While Gorsuch has voted with the other conservative justices on most of the court’s major cases, he has also sided with liberals on notable cases, including one in which he wrote the opinion in 2020 which expanded protections against discrimination in the workplace to LGBTQ people. Gorsuch has also sided with the liberal justices in every case the court has heard involving Native Americans since he joined the court.
Immigration, especially when those opposing deportation complained they were not given adequate notice of hearings, is another area where he typically breaks with his conservative colleagues.
Gorsuch recently returned from a summer teaching assignment in Porto, Portugal, for George Mason University’s law school. Last year, he spent two weeks in Lisbon, Portugal, on the same program, for which he was paid nearly $30,000, plus meals, lodging and travel.
Later this week, he will travel to the Ronald Reagan Presidential Library in Simi Valley, California, to talk about the new book.
The day he met AP, he said, was the first time he had put on a tie in weeks. He wore a navy suit, cowboy boots and a Western-style belt.
He seemed at ease, offering chocolate chip cookies and coffee to visitors and joking with a reporter who mentioned an upcoming trip to the New Jersey shore. “Go fly some flags over there,” Gorsuch said, referring to the controversy over flags, similar to the one raised by the Jan. 6 rioters, that were flown on homes owned by Justice Samuel Alito and his wife.
Gorsuch isn’t the only justice releasing a book this summer. Justice Ketanji Brown Jackson’s memoir, “Lovely One,” will be published next month.

WHAT IS NEEDED:
List each item of clothing that the Gorsuch passage says he had on the day he met AP. Rely only on the Gorsuch passage and nothing else.

DATASET CONTENT:
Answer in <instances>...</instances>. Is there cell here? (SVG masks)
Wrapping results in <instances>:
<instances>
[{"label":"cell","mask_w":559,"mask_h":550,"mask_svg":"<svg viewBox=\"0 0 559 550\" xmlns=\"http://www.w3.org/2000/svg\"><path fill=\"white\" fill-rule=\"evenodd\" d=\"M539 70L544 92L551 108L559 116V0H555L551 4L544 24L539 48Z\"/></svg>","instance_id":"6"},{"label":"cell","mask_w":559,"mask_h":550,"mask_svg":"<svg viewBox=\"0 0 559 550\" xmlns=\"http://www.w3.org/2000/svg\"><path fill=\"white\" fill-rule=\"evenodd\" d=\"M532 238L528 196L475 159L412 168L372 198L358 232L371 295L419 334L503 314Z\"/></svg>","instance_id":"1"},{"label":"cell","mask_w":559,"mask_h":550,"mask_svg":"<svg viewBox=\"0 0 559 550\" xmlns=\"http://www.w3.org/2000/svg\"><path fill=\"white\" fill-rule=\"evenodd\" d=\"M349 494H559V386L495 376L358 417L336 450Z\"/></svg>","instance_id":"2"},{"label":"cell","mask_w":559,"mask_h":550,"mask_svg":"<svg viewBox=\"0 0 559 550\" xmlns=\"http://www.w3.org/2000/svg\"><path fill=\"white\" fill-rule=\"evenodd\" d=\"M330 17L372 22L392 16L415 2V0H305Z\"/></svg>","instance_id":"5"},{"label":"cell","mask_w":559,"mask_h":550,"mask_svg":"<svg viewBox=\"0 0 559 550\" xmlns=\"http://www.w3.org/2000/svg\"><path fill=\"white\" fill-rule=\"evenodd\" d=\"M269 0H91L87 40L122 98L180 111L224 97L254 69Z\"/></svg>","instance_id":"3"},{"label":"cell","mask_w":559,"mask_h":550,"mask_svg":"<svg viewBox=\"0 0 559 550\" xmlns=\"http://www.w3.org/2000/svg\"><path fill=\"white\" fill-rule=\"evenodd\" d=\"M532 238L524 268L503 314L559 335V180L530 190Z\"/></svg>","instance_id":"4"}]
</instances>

ANSWER:
- A tie
- A navy suit
- Cowboy boots
- A Western-style belt